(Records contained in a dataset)
......

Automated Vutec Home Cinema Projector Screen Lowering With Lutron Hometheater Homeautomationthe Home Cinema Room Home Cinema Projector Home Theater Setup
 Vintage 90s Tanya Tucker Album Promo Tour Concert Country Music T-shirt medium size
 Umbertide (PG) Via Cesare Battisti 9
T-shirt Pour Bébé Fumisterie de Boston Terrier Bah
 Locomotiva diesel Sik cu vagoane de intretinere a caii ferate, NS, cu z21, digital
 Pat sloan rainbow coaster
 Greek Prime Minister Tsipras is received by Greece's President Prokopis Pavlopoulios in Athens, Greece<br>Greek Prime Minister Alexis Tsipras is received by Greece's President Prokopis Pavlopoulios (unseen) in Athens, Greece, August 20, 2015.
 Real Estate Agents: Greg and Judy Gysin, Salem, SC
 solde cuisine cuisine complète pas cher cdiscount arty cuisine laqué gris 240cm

......

▸ Activity
Lines holding "shirt" in the data above: copy each of them.

▸ Output of the task
 Vintage 90s Tanya Tucker Album Promo Tour Concert Country Music T-shirt medium size
T-shirt Pour Bébé Fumisterie de Boston Terrier Bah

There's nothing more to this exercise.